--- Records to use ---

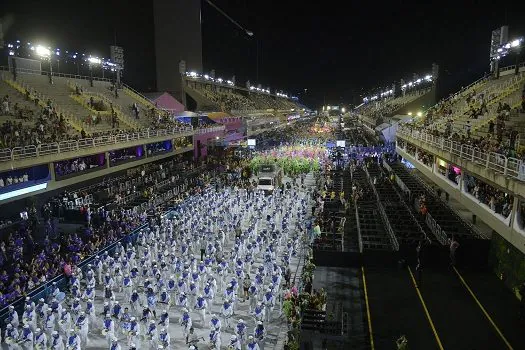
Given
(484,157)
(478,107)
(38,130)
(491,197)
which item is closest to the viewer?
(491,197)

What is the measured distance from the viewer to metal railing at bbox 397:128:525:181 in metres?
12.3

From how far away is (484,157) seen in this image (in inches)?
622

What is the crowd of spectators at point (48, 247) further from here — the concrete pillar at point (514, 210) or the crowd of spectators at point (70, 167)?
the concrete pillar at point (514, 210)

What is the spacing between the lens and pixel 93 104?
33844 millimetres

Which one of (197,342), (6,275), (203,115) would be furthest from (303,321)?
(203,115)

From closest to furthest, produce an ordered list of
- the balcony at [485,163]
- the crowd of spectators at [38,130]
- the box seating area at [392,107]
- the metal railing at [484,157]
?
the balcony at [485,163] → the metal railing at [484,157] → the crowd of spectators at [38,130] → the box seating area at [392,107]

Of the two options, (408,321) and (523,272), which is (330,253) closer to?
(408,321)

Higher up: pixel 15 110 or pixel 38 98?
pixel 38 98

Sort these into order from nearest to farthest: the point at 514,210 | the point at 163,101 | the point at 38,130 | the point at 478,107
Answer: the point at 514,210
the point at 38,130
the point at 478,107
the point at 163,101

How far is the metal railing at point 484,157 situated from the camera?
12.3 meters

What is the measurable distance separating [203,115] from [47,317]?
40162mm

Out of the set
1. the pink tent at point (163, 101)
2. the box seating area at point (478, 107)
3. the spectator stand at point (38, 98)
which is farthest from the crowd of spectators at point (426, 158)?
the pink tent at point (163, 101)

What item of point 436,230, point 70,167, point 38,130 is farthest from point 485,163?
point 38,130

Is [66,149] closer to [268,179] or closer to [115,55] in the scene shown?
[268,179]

---

Task directions: Copy out the entries verbatim, starting with the line containing "What is the crowd" and ending with the line containing "33844 millimetres", both of those lines included.

Written answer:
What is the crowd of spectators at point (48, 247) further from here — the concrete pillar at point (514, 210) or the crowd of spectators at point (70, 167)?
the concrete pillar at point (514, 210)

What is the spacing between the lens and pixel 93 104?
33844 millimetres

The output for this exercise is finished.